── Texte fourni ──

The second coming of Eva

Un texte signé Éric Peretti

Suède - 1974 - Mac Ahlberg
Titres alternatifs : Porr i skandalskolan
Interprètes : Rune Hallberg, Teresa Svensson, Jack Frank, Kim Frank, Brigitte Maier, Jim Steffe, Berit Agedahl, Suzy Andersson

Venu de Suède, THE SECOND COMING OF EVA témoigne de cette époque révolue où le porno était affaire de comédie et de bonne humeur. Loin des clichés infamants du genre, le film ne se contente pas d’aligner des plans gynécologiques lors de séquences hard mais bénéficie d’une mise en scène soignée et dynamique qui parvient à érotiser les situations les plus chaudes. Encore plus fort, il n’y a pas un seul plan d’éjaculation et c’est presque à chaque fois un orgasme féminin qui conclue les rapports. Alors qu’importe si la trame du récit est plus que ténue, cette bande scandinave mérite largement le détour.

───
── Informations fournies ──

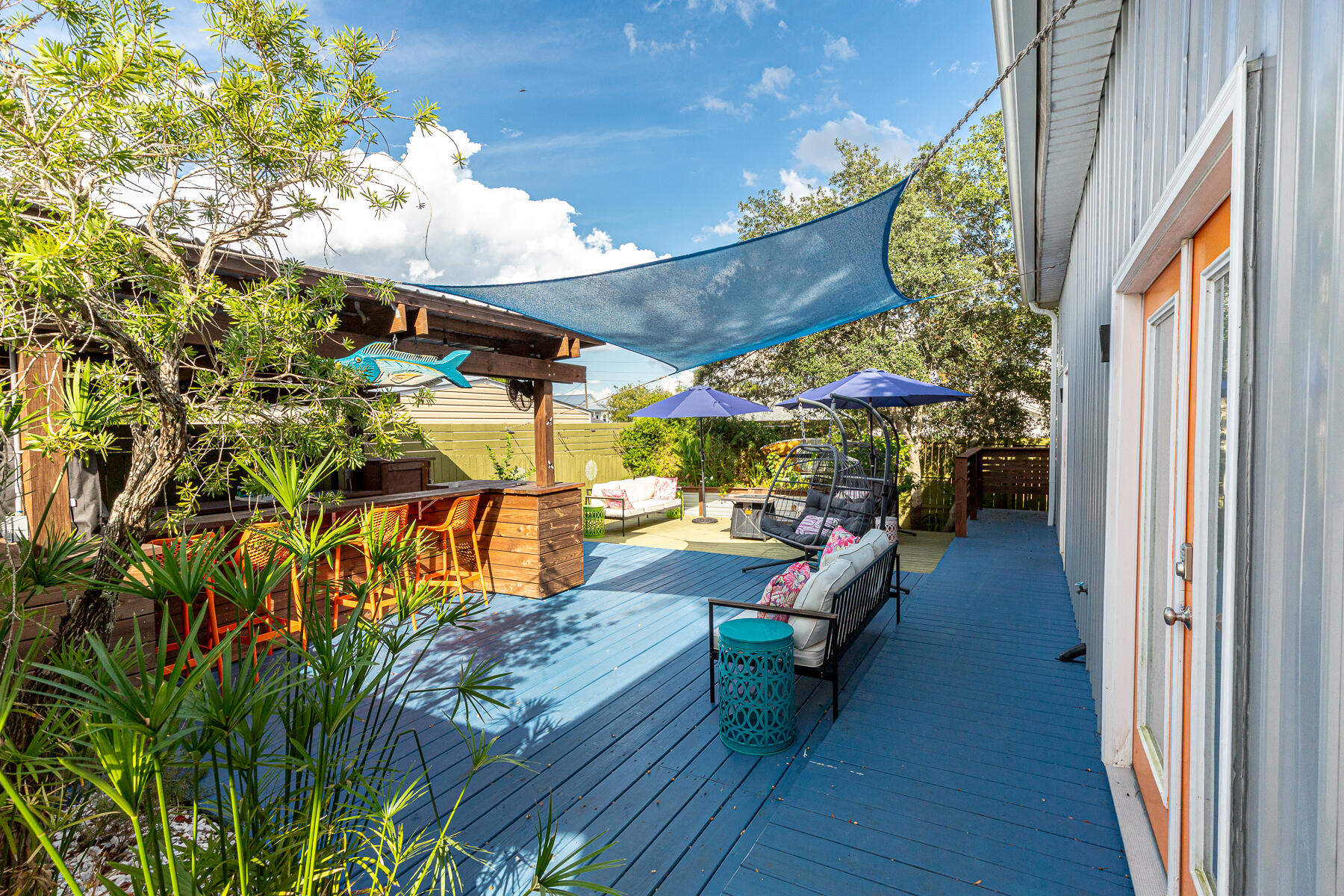 First Addition to Kiska Beach - Residential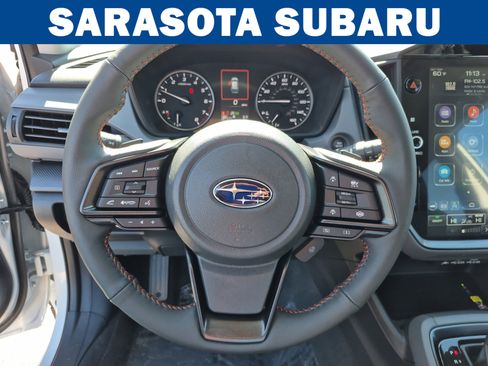 New 2026 Subaru Crosstrek 2.5i Limited image 20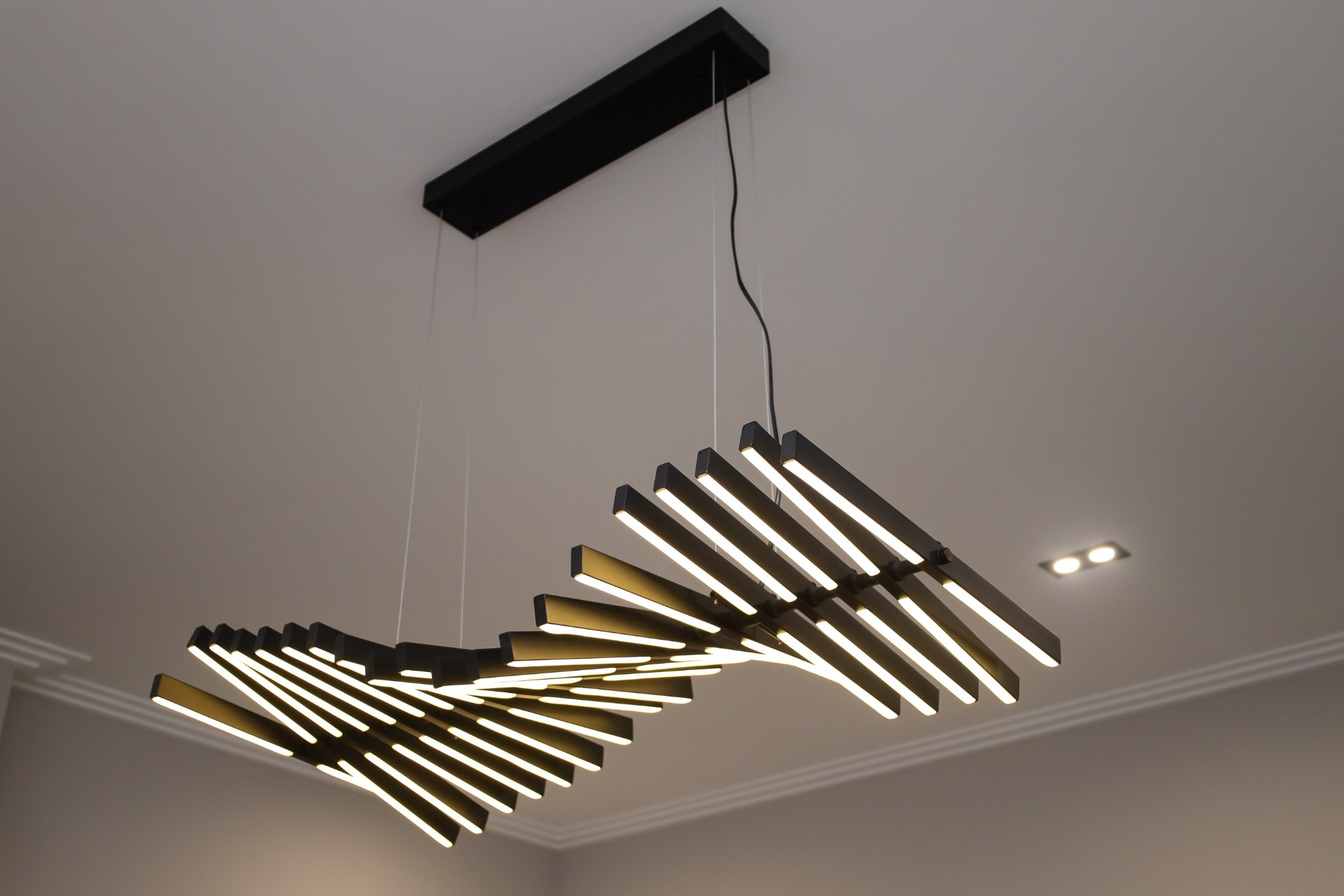 Apartment 64 m2 — 6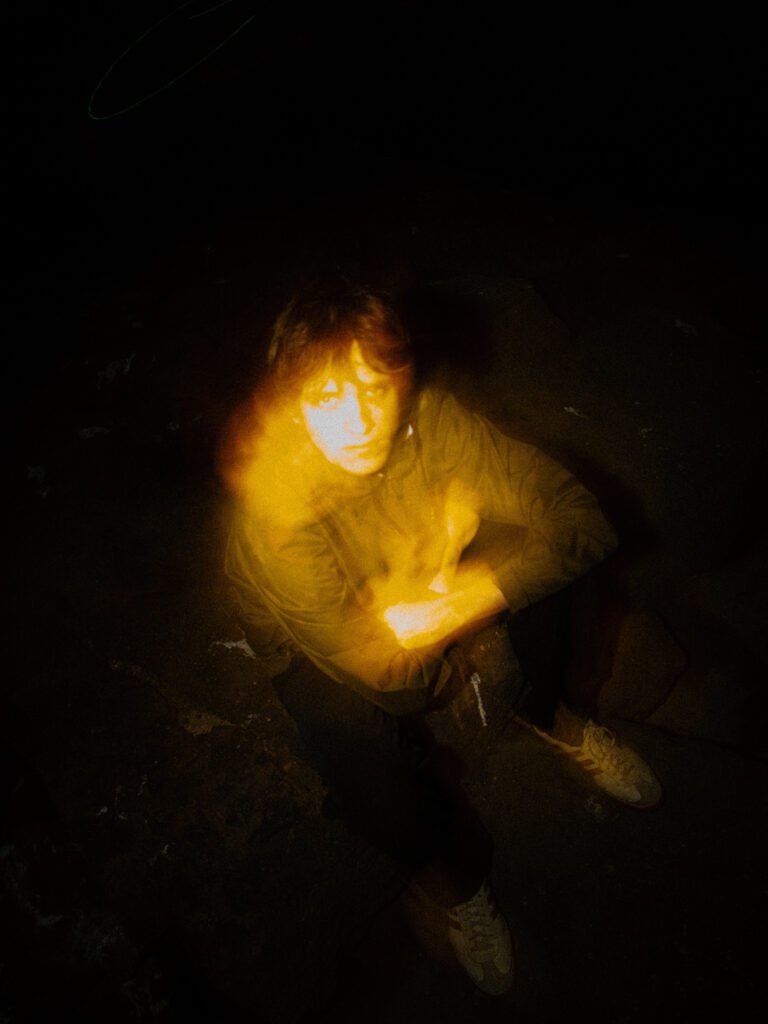 Chuck Sics On Falling In Love, Musical Evolution And Collaboration ...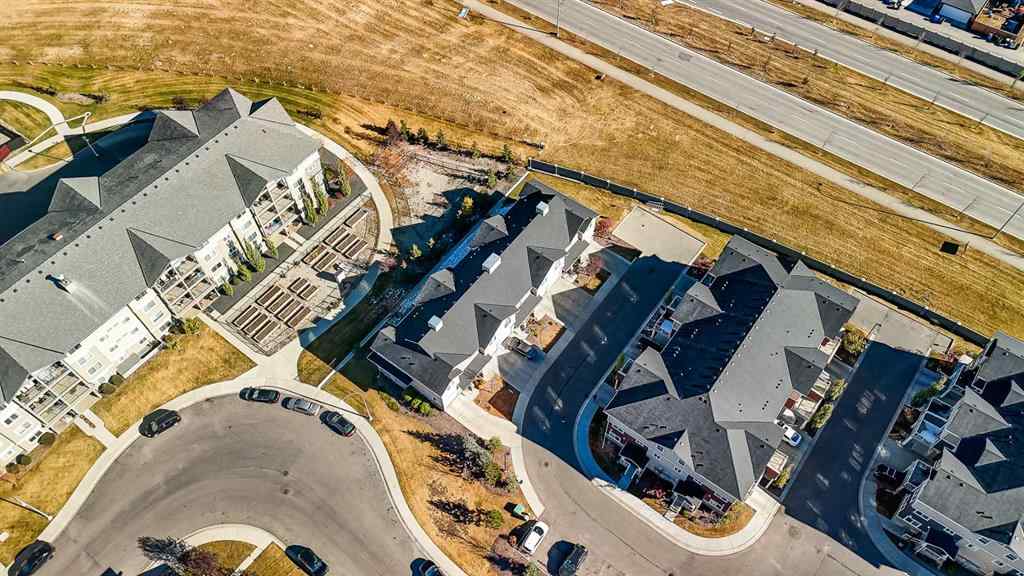 MLS® A2265125 - 108 Skyview Ranch Grove NE in Skyview Ranch Calgary, Residential
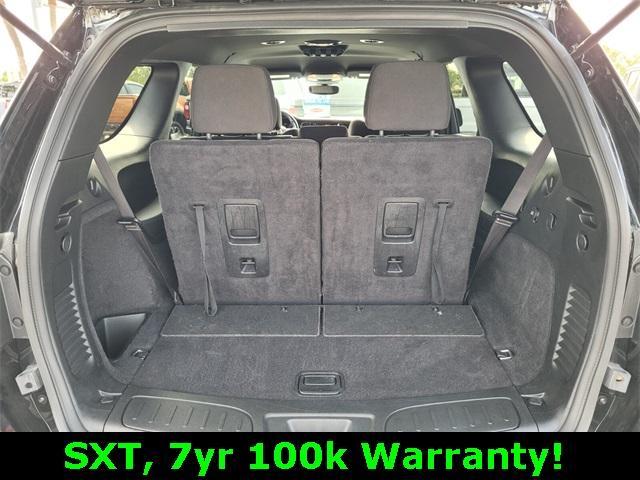 used 2023 Dodge Durango car, priced at $26,555
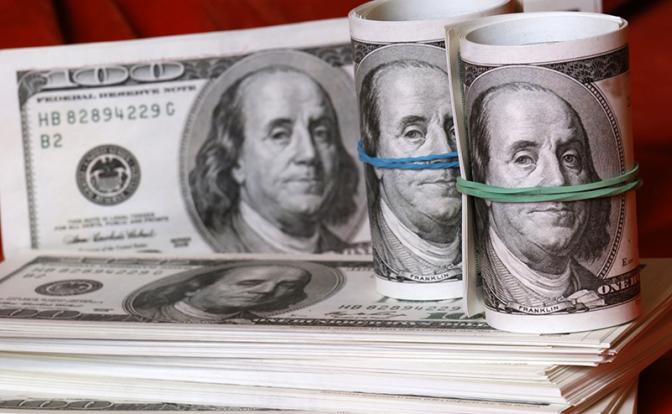 Эксперт назвал максимум, к которому идет курс доллара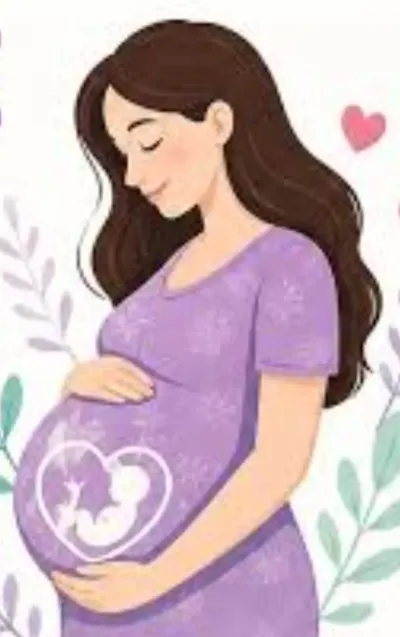 जच्चा-बच्चा के स्वास्थ्य के लिए प्रसव पूर्व जांच जरूरी, पूरा करें आयरन की दवा का कोर्स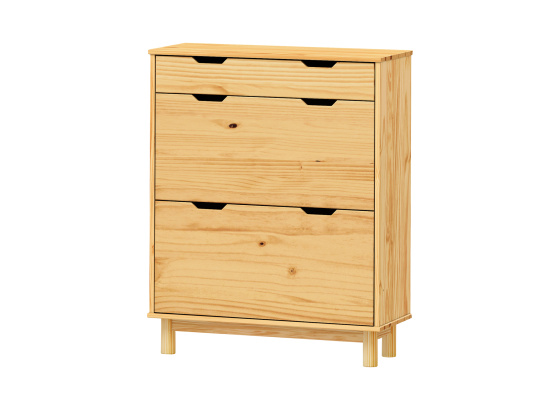 Botník BONITO 2 lak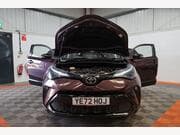 Toyota C-HR - Image 8
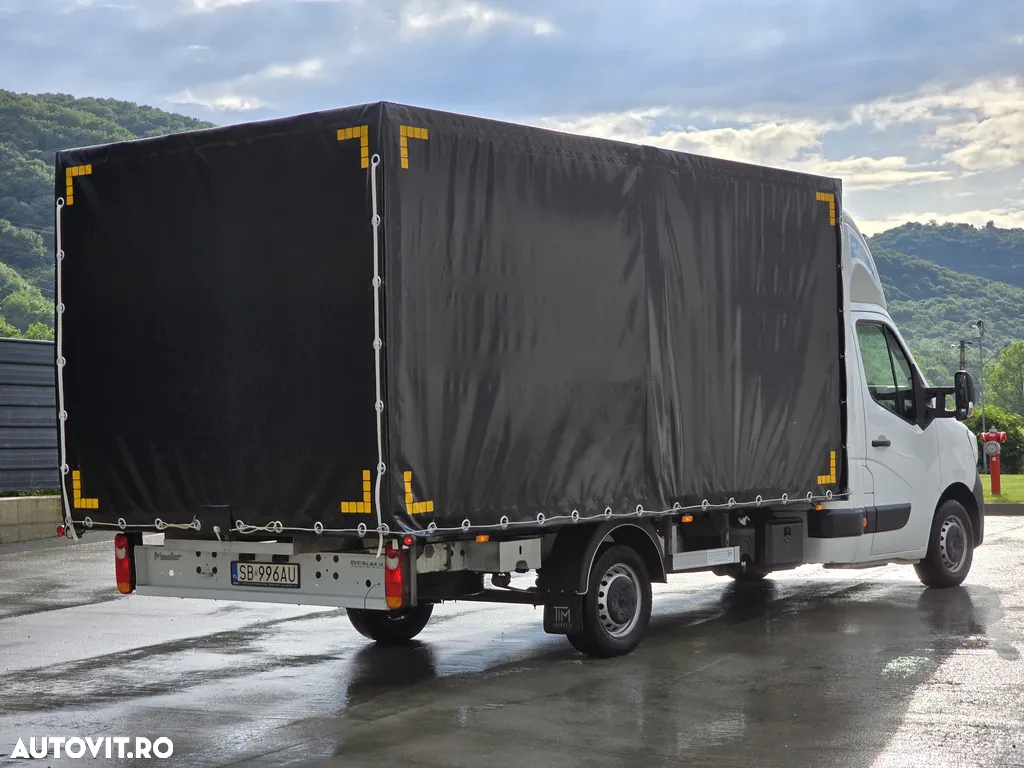 Renault Master - 3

───

* Tâches à réaliser
1) Selon la critique du film THE SECOND COMING OF EVA, quel titre alternatif porte ce film ?
2) Poursuivez la critique du film THE SECOND COMING OF EVA après sa dernière phrase.

* Résultats
1) Porr i skandalskolan.

2)
Bo Goldenrod (ou Gyllenstake en suédois) doit percevoir une importante somme d’argent suite au décès de son oncle qui vivait aux Etats Unis. Mais ce dernier avait rajouté une close dans son testament qui stipule que l’héritier doit fournir la preuve de sa bonne morale, ce qui pose un sérieux problème à Bo, dont les mœurs sont plutôt libres. Il décide alors de transformer sa garçonnière de manoir en un institut de bonne conduite pour jeunes filles délurées. Une dizaine de charmantes donzelles y sont inscrites par leur entourage. Parmi elles, la douce Eva. Surprise, quelques temps plus tôt par sa sœur Elsa, alors qu’elle se caressait dans son sommeil, portée par un rêve que l’on devinait délicieux, elle se retrouve placée contre son gré dans cette école austère, à écouter le discours de bienvenue moralisateur du directeur Goldenrod. Mais les apparences peuvent être trompeuses. Une fois seul avec ses élèves, Bo et ses amis professeurs démarrent une gigantesque orgie pour le plus grand plaisir des jeunes femmes.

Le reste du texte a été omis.